"I'll go put the newspapers down," Tess said. "Should I tape them or just weigh them down with dishes?"
"Tape the first layer," Judith said, her words muffled by Patrick's shoulder. "Then spread another over the top, so we can gather them up as the tables get full and put them straight into the garbage bags."
Within an hour, the paper-covered picnic tables in the backyard were full and bits of crab shell flew through the air with each swing of a crab mallet. Even crab-aversant Tess couldn't help being impressed by the professional skills her relatives brought to the dismemberment of this non-kosher delicacy. Uncle Jules and Aunt Sylvie had special mallets, of course, wooden heads on sterling silver handles, their monogram engraved along the shaft. They were messy types, sacrificing large pieces of crab meat to greedy haste. Cousin Deborah was neat, but prone to tiny cuts along her manicured nails, painful when the Old Bay seasoning rubbed against them. Little Samuel sat between his grandparents, pounding on the table with his own monogrammed mallet, as if practicing for the day when he could eat more than Saltines and corn sliced from the cob.
Uncle Donald dissected his crab with a knife and was expert at extracting large pieces of back fin, the best part of the crab. But Gramma was the fastest, cleanest picker of all. She had once won a crab-picking contest for local celebrities, thirty years back, when the proprietess of Weinstein's was considered a certain local celebrity. She told the story at every family crab feast. She was telling it now.

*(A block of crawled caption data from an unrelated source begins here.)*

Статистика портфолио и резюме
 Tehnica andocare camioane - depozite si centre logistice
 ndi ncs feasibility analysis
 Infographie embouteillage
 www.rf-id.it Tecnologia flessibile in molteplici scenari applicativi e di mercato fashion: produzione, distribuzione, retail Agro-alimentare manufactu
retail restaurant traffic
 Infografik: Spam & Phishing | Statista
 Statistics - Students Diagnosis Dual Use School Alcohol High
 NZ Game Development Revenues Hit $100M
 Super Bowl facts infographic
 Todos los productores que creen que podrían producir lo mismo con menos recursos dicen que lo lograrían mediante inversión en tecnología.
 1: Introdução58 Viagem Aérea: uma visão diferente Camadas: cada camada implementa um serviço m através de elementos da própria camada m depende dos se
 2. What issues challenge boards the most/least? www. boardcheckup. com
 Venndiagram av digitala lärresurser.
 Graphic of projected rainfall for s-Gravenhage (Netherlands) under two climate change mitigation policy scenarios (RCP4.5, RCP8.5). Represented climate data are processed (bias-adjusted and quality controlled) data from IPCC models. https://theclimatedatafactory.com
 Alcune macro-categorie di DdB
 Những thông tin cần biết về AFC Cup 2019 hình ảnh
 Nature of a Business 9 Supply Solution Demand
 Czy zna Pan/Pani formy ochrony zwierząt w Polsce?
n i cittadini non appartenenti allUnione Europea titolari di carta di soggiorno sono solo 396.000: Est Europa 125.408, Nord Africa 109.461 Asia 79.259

"The second-place winner, the woman from the little ice cream store, what's her name, she wasn't even close. Her wrists were strong, from all those years of scooping, but her skin was soft, and she was squeamish." Gramma rotated her wrist, as if scooping something hard from a carton, chocolate chip or Rocky Road. "But that little ice cream business was bought out by Beatrice Foods last year, so I guess she had the last laugh. Her husband knew how to manage a business. She could afford to have soft hands."
Tess, munching unenthusiastically on her butter-and-guava jelly sandwich, studied her grandmother. She understood Gramma's bitterness now, these repeated jabs about Poppa's failures as a breadwinner. Gramma must have known, or guessed, of his betrayal. Then again, Gramma had always been a sour, unhappy person. There was no Jackie around in the early years, when she was monitoring Tess's time on the flying rabbit. Or was there? Was Jackie a one-time thing, or one in a string? She put down her sandwich, what little appetite she had gone.
She got it back quickly enough when she saw Aunt Sylvie bringing out her homemade German chocolate cake. Whatever her other failings, Aunt Sylvie made good cakes. Gramma was standing at the head of the table, tapping her fork on the side of her glass, while Samuel continued to pound at the table with his mallet. Gramma gave him a look. She didn't like to be upstaged, even by the two-year-old great-grandapple of her eye. Both lost their audience when a police car pulled up in the driveway.
"Someone probably complained about all the cars parked out front," Patrick grumbled, getting up to go to the gate.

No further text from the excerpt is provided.